Fig. 4: Disruption of colinearity in squid, but not bird, genomes.
figure 4

Mutual best hit dotplots between squids (a) and birds (b). c Megablast alignment in 10 kb windows of E. scolopes and D. pealeii (left) and O. bimaculoides and D. pealeii (right). The squid show some retention of colinearity while colinearity is lost between octopus and squid genomes. d Quantification of microsyntenic cluster sizes. Run length corresponds to the number of genes in a detected microsyntenic linkage (maximum number of intervening genes = 5), and cumulative genes (y-axis) corresponds to the total sum of genes in the run of a certain size or larger. This allows us to define an “N50” measure: 50% of squid genes are in microsyntenic runs of 4 or fewer genes and 50% of bird genes are in microsyntenic runs of 23 or fewer genes.

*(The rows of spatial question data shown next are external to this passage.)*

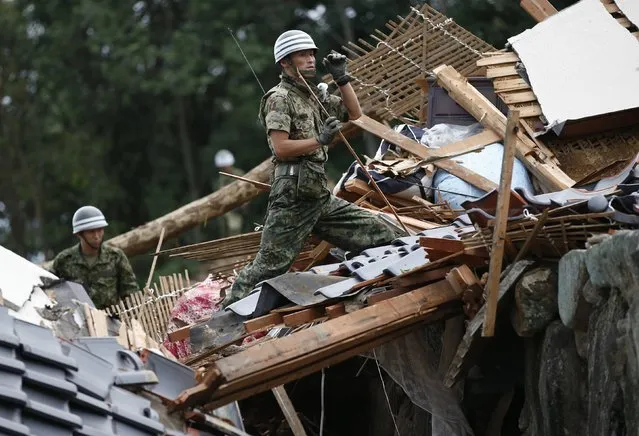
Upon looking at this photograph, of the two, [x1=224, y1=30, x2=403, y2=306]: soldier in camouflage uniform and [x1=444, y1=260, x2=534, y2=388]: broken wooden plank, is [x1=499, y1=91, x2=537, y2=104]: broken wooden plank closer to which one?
[x1=224, y1=30, x2=403, y2=306]: soldier in camouflage uniform

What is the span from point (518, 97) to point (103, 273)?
165 inches

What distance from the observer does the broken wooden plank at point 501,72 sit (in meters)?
12.5

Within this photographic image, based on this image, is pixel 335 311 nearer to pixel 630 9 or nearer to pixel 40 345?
pixel 40 345

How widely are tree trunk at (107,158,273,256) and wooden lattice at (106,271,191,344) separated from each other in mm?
2685

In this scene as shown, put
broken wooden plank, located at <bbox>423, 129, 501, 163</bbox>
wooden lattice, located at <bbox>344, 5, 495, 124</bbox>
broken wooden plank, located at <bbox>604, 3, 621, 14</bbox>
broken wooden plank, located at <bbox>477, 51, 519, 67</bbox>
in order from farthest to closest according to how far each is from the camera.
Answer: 1. wooden lattice, located at <bbox>344, 5, 495, 124</bbox>
2. broken wooden plank, located at <bbox>604, 3, 621, 14</bbox>
3. broken wooden plank, located at <bbox>477, 51, 519, 67</bbox>
4. broken wooden plank, located at <bbox>423, 129, 501, 163</bbox>

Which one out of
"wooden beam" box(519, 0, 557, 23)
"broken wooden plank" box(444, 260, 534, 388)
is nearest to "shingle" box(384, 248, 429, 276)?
"broken wooden plank" box(444, 260, 534, 388)

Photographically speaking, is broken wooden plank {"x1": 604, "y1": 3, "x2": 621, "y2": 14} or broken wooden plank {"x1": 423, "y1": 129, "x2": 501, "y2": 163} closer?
broken wooden plank {"x1": 423, "y1": 129, "x2": 501, "y2": 163}

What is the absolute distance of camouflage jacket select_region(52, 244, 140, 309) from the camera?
14.4 meters

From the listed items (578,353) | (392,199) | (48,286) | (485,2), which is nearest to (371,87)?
(392,199)

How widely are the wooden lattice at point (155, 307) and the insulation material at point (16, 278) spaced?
238cm

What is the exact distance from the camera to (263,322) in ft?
31.6

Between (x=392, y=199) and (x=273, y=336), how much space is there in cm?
208

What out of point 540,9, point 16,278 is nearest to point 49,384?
point 16,278

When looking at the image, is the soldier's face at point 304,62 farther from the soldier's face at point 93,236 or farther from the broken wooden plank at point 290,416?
the soldier's face at point 93,236
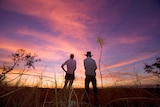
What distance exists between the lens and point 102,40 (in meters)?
2.53

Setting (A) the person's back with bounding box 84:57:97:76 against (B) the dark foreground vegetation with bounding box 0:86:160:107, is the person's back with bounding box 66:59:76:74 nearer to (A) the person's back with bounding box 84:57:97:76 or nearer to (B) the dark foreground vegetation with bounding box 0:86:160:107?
(A) the person's back with bounding box 84:57:97:76

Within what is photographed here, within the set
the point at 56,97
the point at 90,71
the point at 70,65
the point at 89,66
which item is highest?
the point at 70,65

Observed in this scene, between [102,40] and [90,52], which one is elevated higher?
[90,52]

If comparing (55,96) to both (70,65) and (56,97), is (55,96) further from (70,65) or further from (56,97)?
(70,65)

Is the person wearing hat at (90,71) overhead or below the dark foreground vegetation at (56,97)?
overhead

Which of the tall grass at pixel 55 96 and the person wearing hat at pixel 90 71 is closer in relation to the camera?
the tall grass at pixel 55 96

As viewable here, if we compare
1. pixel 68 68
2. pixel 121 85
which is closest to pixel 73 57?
pixel 68 68

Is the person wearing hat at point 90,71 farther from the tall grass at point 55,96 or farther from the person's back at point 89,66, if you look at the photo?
the tall grass at point 55,96

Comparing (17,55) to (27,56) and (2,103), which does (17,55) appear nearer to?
(27,56)

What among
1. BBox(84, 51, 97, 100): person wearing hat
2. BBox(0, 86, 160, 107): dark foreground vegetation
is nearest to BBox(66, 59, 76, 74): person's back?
BBox(84, 51, 97, 100): person wearing hat

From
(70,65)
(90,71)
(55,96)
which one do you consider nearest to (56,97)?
(55,96)

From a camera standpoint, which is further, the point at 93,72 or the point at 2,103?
the point at 93,72

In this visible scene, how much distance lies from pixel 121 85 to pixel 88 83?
405 cm

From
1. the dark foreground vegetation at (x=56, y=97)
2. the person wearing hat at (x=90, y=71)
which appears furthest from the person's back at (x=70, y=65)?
the dark foreground vegetation at (x=56, y=97)
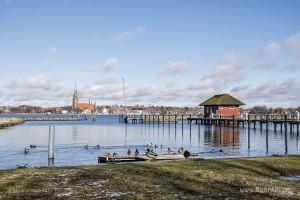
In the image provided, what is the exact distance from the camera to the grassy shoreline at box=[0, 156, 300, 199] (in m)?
13.7

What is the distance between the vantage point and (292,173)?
22.3 metres

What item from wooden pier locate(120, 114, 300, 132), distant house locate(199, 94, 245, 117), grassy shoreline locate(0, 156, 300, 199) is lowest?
grassy shoreline locate(0, 156, 300, 199)

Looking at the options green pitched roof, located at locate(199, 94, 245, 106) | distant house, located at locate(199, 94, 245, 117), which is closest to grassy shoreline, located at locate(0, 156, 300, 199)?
green pitched roof, located at locate(199, 94, 245, 106)

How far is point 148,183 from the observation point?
51.4 ft

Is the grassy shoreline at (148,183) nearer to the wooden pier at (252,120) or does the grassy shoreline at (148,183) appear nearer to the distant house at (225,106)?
the wooden pier at (252,120)

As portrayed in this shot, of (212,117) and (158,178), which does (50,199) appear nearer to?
(158,178)

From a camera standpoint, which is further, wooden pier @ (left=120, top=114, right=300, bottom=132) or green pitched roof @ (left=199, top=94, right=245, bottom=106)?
green pitched roof @ (left=199, top=94, right=245, bottom=106)

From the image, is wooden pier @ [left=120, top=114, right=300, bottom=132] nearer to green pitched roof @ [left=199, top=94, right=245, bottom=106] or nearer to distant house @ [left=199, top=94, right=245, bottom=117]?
distant house @ [left=199, top=94, right=245, bottom=117]

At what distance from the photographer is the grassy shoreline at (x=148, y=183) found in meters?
13.7

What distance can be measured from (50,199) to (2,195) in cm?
192

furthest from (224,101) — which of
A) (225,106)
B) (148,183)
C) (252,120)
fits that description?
(148,183)

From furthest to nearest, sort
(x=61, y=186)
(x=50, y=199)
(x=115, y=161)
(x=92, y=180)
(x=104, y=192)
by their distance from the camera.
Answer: (x=115, y=161) → (x=92, y=180) → (x=61, y=186) → (x=104, y=192) → (x=50, y=199)

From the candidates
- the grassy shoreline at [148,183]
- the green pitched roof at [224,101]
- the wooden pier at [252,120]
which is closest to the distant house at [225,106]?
the green pitched roof at [224,101]

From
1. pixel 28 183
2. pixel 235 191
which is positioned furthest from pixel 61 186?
pixel 235 191
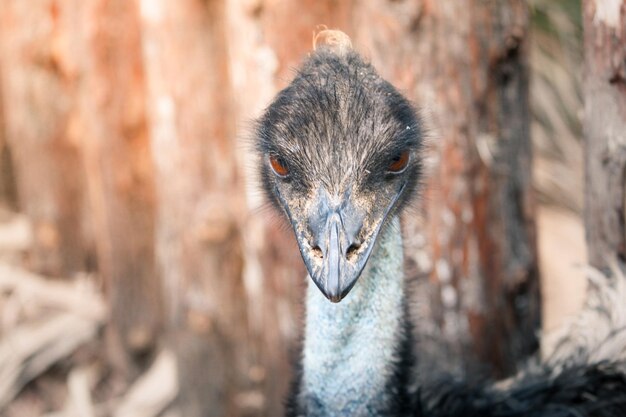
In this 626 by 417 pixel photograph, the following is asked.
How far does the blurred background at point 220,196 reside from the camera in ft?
12.6

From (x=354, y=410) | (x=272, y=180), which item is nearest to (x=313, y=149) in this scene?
(x=272, y=180)

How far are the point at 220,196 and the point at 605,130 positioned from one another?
92.3 inches

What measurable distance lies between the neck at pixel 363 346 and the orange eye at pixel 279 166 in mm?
326

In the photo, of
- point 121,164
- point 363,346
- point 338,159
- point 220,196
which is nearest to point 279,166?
point 338,159

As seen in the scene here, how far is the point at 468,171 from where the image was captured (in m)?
3.87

Patterns of conserved synteny shared by squids and octopus relative to bivalve and gastropod molluscs, however, suggest a period of intense genome rearrangement prior to the split between the major coleoid groups (Figs. 2c, d, 3, Supplementary Fig. 4, Supplementary Note 5). This is confirmed by the observation that the recently published Nautilus genome33 largely preserves ancestral molluscan/bilaterian macrosynteny (Fig. 2d). Since sea scallop chromosomes show extensive conserved synteny with the chordate amphioxus and diverse marine invertebrates34,35, the ancestral molluscan chromosomes likely resembled scallop chromosomes in their gene content and organization. The organization of the Nautilus genome suggests that this ancestral state persisted in the earliest cephalopods. Coleoid cephalopod genomes, however, were extensively restructured. We find that genes linked together in scallop, clam, and Nautilus chromosomes are typically distributed across 1–9 squid chromosomes and 1–8 octopus chromosomes (Fig. 2c, d). This observation, combined with the simpler syntenic relationships between squid and octopus, demonstrates considerable interchromosomal rearrangement in the coleoid cephalopod stem lineage.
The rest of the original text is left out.